The Detroit-based painter, filmmaker and sculptor creates widely varying work, ranging from representational canvases to reductivist sculpture to paintings made by spraying paint onto a canvas on which he has scattered pieces of pasta.
Included at Lisa Cooley are canvases with handwritten lists, such as Alternate Titles for Recent Exhibitions I’ve Seen (“Indoor Street Art” and “Painting Is Dead, But These Paintings Are Still Available” are two) and an aluminum floor sculpture made to look like crumpled paper, called Bad Idea (both 2013). Another series of 30 small paintings each features a combination of two words of four letters each in ambiguous combinations like “IDEA JAIL,” “JPEG LIFE,” and “POST GOOD.”
Reeder also encourages connections between groups of artists through events and curatorial projects. He and his brother Tyson, also an artist, have curated shows at New York gallery Gavin Brown’s Enterprise, and organized the Dark Fairs, independent art fairs in Cologne and New York, where the art was illuminated only by flashlights and candles.
The artist recently spoke with A.i.A. by phone about the conflict between humor and reverence, and about some upcoming projects.

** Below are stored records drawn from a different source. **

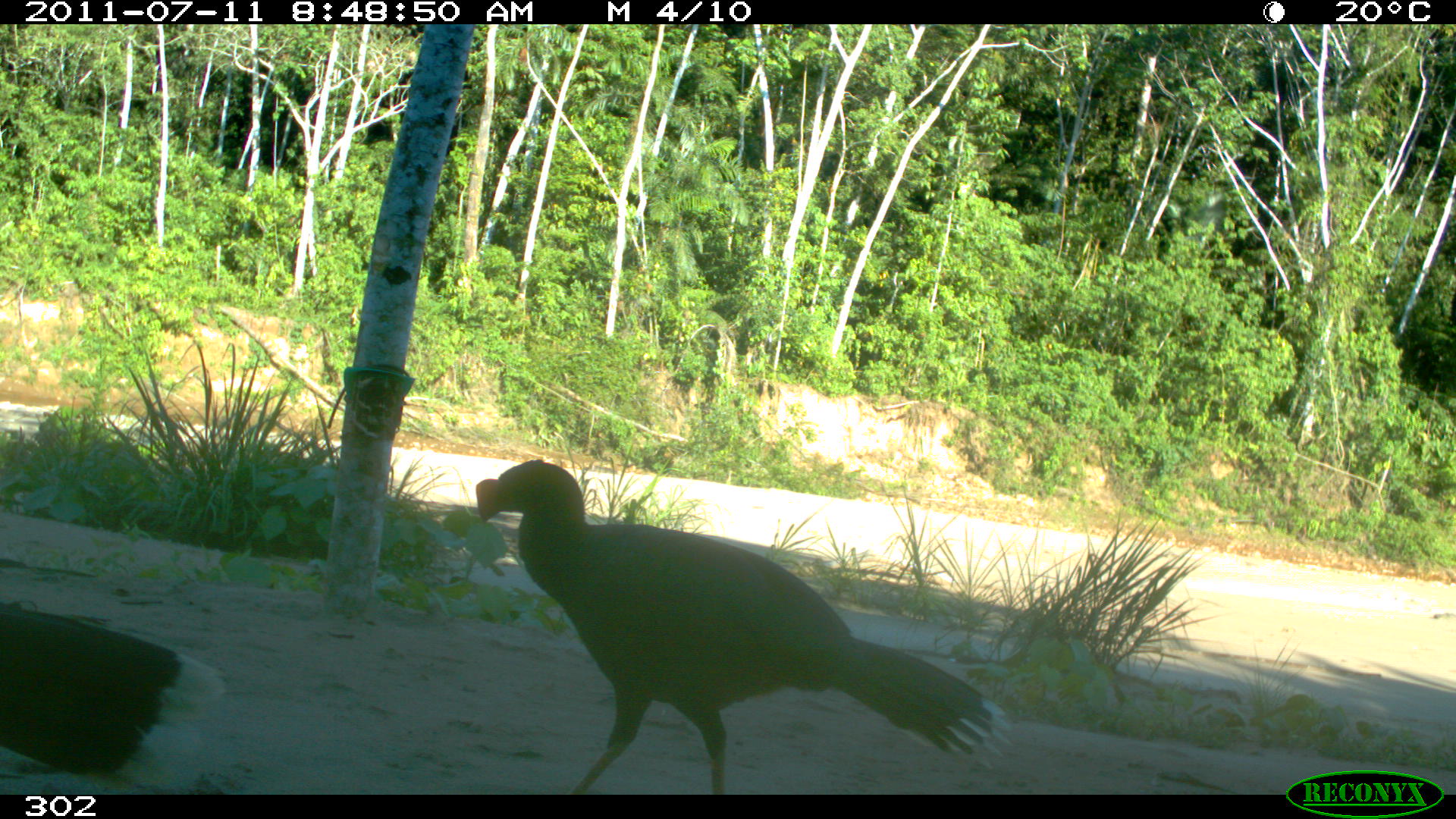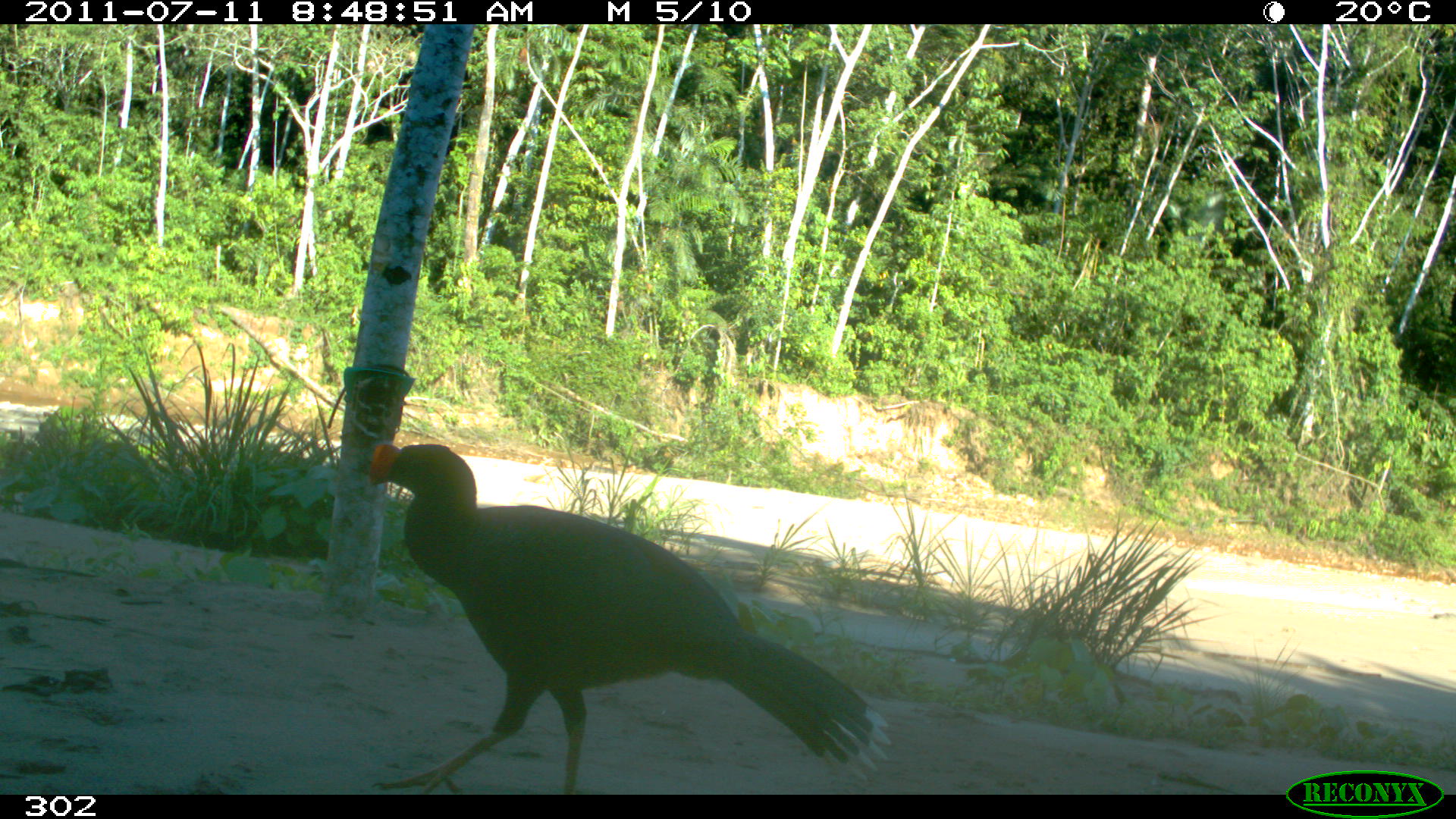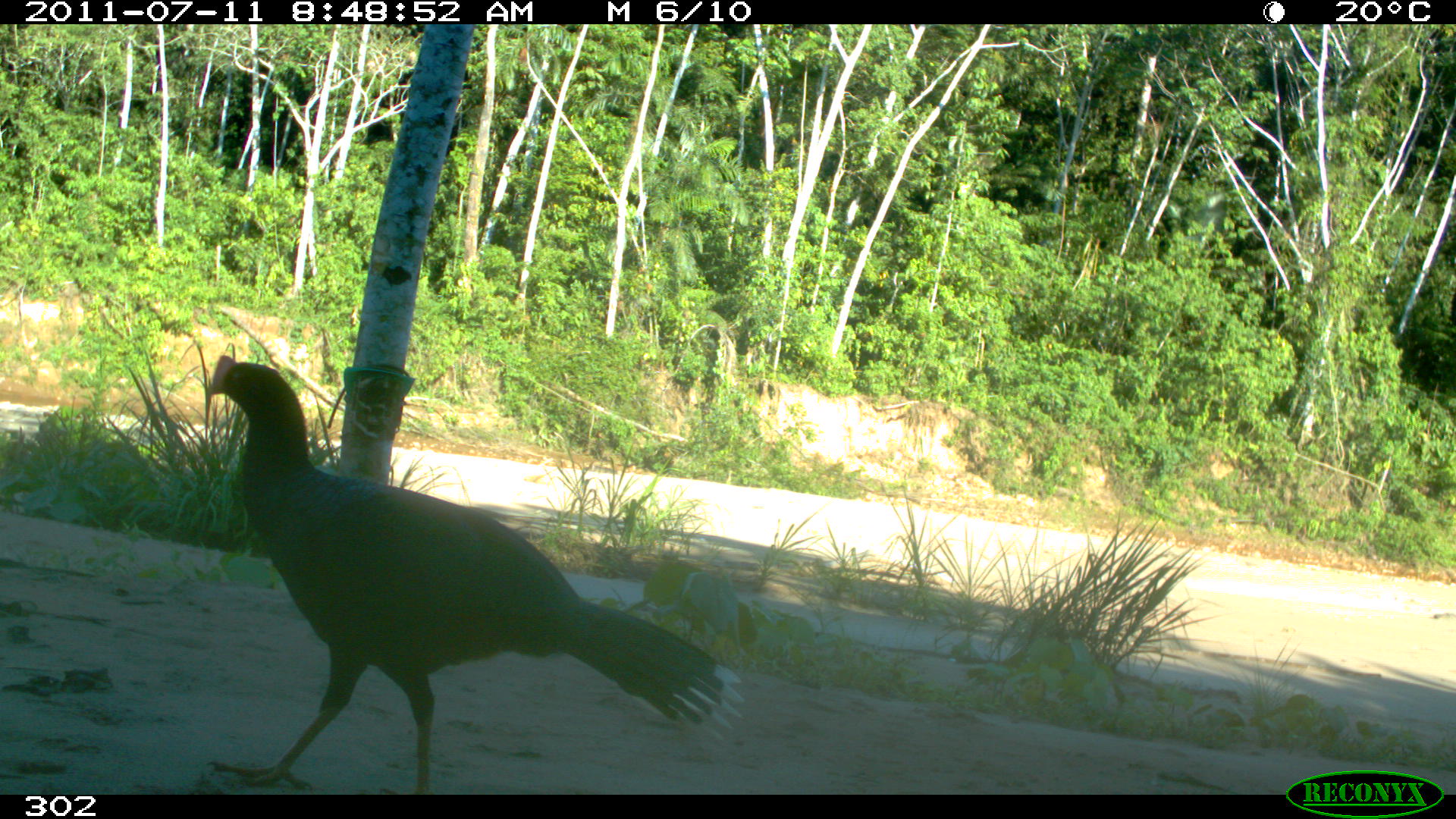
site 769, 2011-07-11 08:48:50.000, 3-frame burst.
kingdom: Animalia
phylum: Chordata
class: Aves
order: Galliformes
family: Cracidae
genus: Mitu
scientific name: Mitu tuberosum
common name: razor-billed curassow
Mitu tuberosum (razor-billed curassow).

NOAH DILLON Your use of jokes has sometimes been characterized as “mocking” and “sarcastic.” How do you think about humor in your paintings?
SCOTT REEDER Humor’s hard to talk about because if you try to deconstruct why something’s funny that always kills it. I don’t usually start off with the intention of being funny. I’m more interested in just not being boring. Whether it’s funny or not, I’m definitely interested in a kind of extreme reduction, understatement or deadpan—in making something really pithy.

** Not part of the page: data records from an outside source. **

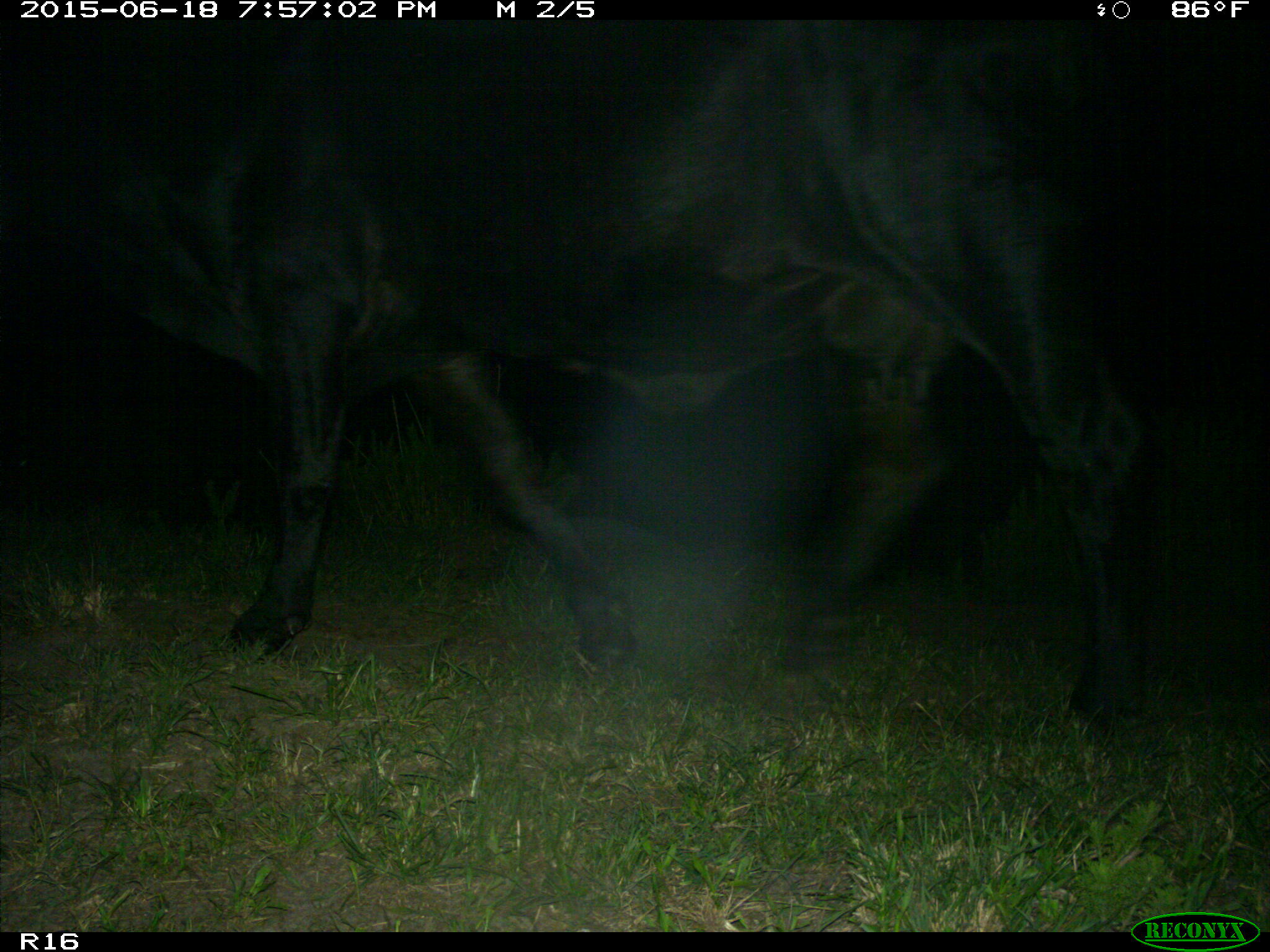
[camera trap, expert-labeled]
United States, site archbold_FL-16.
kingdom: Animalia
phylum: Chordata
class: Mammalia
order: Artiodactyla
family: Bovidae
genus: Bos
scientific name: Bos taurus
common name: domestic cow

DILLON Maybe part of the difficulty in talking about humor in art comes from a tendency to put art on an exalted plane?
REEDER Yeah, art is on an exalted plane for artists, but comedy is probably on a pretty high plane for comedians. Things have just been getting funnier since Duchamp. Many people have accepted the idea that art can be absolutely anything, but they might still think it shouldn’t be funny.
My idea of humor is probably kind of strange, too. I think the work of John McCracken and Blinky Palermo is funny. It’s a little aggressive to the viewer so you’re not sure how to receive it or how much investment to put into it. Something of the same goes for my curatorial projects: the Dark Fairs we did in Cologne and New York are wacky and challenging but also sensitive and reverent.

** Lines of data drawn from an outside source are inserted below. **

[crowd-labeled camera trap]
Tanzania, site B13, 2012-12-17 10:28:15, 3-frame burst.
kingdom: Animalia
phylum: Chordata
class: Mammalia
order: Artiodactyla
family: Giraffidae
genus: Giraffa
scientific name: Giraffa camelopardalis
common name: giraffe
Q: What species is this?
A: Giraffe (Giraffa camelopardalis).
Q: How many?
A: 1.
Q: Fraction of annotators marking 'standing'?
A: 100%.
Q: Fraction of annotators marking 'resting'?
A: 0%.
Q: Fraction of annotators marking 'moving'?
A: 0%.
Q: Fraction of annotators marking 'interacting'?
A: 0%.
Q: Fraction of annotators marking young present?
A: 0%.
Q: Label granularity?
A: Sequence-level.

DILLON Can you talk about the process of making the text paintings?
REEDER My work almost always starts with language. The pasta paintings came from me writing “pasta paintings” and then figuring out how to make a mark with pasta. The new paintings came from this long collection of words that I kept moving around until something resonated. I’m interested in just letting the titles exist without an image, which lets viewers complete the work. For instance, Mood Hole (2013) is a visual cue, but I don’t know what it suggests.
DILLON This show incorporates the various elements of your practice freely; I get the sense it’s important that all those things are taken as a whole.
REEDER Some of my favorite artists have really expansive practices: Martin Kippenberger, Warhol, and especially Sigmar Polke, with his movement between imagery and abstraction. I got excited about this show because it was more maximal for me. It pushes the disparate parts of my work into one place.
DILLON What upcoming projects are you working on?
REEDER I’m working towards a show in L.A. at 356 S. Mission Rd., which will open in late January. I’ve been working on a feature-length movie called Moon Dust, about a failing lunar resort, for the past eight years. Everything’s handmade-looking, and all the actors are amateurs. I’ve still got about 10 percent to shoot, so I’ll build sets and shoot the final scenes there, with a screening in February. David Lynch’s first film took seven or eight years, so if I can finish soon I’ll be right on schedule.